Partindo da antiguidade, Fernando Báez avança no tempo e relata como e porque, em diversas épocas de nossa História, a humanidade destruiu milhares de livros e documentos. Até o filósofo Platão queimou alguns de
seus próprios livros, e livros de outros autores: seu raciocínio o
levava a afirmar que o conhecimento deveria se restringir à mente; a
manutenção do conhecimento por escrito poderia impedir que o homem
buscasse mais saber. Muitas obras foram destruídas por pura vaidade de
seus autores, ou de seus rivais. Até James Joyce foi alvo da sanha
destruidora que dizimou todo um acervo bibliográfico. Seu livro de
contos, Dublinenses, teve a primeira edição publicada em 1912.
Mil exemplares foram impressos, e 999 foram queimados pelo impressor,
John Falconer “porque lhe pareceu que o livro não tinha linguagem
apropriada.” O livro foi reeditado em 1914.
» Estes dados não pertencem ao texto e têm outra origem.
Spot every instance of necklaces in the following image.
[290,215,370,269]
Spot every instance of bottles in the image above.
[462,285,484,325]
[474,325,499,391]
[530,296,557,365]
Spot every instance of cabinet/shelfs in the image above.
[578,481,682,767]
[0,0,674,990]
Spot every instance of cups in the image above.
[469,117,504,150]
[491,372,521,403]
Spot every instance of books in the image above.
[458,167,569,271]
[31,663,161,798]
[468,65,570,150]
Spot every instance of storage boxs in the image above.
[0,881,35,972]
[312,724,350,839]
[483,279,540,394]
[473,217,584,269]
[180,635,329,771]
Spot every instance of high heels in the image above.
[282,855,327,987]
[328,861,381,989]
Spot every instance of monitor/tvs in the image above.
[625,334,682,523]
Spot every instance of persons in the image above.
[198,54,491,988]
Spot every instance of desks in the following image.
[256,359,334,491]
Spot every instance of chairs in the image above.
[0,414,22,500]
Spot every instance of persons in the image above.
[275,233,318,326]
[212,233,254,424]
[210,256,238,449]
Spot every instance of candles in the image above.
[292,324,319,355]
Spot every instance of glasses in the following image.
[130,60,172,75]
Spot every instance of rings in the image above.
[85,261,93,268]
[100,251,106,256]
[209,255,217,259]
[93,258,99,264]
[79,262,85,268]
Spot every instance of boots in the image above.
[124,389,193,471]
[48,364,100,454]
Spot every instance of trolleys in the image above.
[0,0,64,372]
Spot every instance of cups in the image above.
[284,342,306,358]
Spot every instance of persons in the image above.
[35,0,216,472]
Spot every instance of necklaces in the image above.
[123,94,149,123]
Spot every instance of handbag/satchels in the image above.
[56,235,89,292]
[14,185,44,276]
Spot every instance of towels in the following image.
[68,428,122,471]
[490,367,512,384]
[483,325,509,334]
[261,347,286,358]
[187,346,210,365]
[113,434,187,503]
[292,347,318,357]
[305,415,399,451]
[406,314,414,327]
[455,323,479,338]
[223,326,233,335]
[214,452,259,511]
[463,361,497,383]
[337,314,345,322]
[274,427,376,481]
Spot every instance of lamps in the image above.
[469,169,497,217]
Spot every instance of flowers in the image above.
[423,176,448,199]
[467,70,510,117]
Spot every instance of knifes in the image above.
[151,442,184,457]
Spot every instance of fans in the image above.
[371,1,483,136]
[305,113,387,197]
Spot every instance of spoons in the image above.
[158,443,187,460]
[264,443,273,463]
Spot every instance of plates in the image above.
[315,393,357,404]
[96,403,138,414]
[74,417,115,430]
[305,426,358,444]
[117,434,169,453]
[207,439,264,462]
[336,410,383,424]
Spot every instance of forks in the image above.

Báez conta também que Jorge Amado teve problemas com uma de suas obras. Depois de citar que o peruano Mario Vargas Llosa e o irlandês James Hanley passaram por
dificuldades com a censura e tiveram obras destruídas. O autor
venezuelano diz que “O terceiro autor (a ter problemas com a censura) é o
marxista brasileiro Jorge Amado, autor de Dona Flor e seus dois maridos.
Mil e setecentos exemplares de um romance seu foram queimados por ordem
direta do ditador Getúlio Vargas.” O estudioso também fala da recente
destruição de livros no Iraque, resultado dos bombardeios
norte-americanos no país, que também destruiu museus, universidades e
outros centros culturais. Com eles, muitos documentos com centenas e até
milhares de anos de existência (e informação!) foram “exterminados”.
Perda irreparável para a humanidade...

A difusão da leitura, da escrita e do livro tornou-se diretriz da política cultural do Estado e de inúmeras ONG’s. Editais, feiras, festas e bienais, leis de incentivo,
subsídios públicos e privados, bem como pesquisas acadêmicas são o
termômetro desse fato. As temperaturas aferidas têm apontado para o
alto, o que não significa que essa política seja uniforme e de
resultados efetivos.

Livros, leitura e escrita, como objetos e práticas, têm a sua História e nela estão inclusas criação e destruição. É desta que trata o livro do venezuelano Fernando Báez: História universal da destruição dos livros.
O período analisado é longo e serve de subtítulo: “Das tábuas sumérias à
guerra no Iraque”, conferindo à obra um caráter panorâmico e político,
dado que a guerra citada motivou, paradoxalmente, a sua criação. O
conceito de livro, para Báez, é sinônimo de impresso, independentemente
da técnica ou do suporte, expandindo, assim, os conceitos de escrita e
leitura.

Visitando o Iraque em 2003, para investigar a destruição de bens culturais daquele país após a invasão dos Estados Unidos, Báez deparou-se com Emad, um jovem estudante de História na Universidade de
Bagdá, que lhe perguntou: “Por que o homem destrói tantos livros?”.
Apesar de ser um especialista, Báez silenciou naquele momento e a
resposta veio em forma de livro um ano depois. O seu relato é o de uma
autoridade no campo da História das bibliotecas e também o de um
apaixonado pelos livros desde a infância.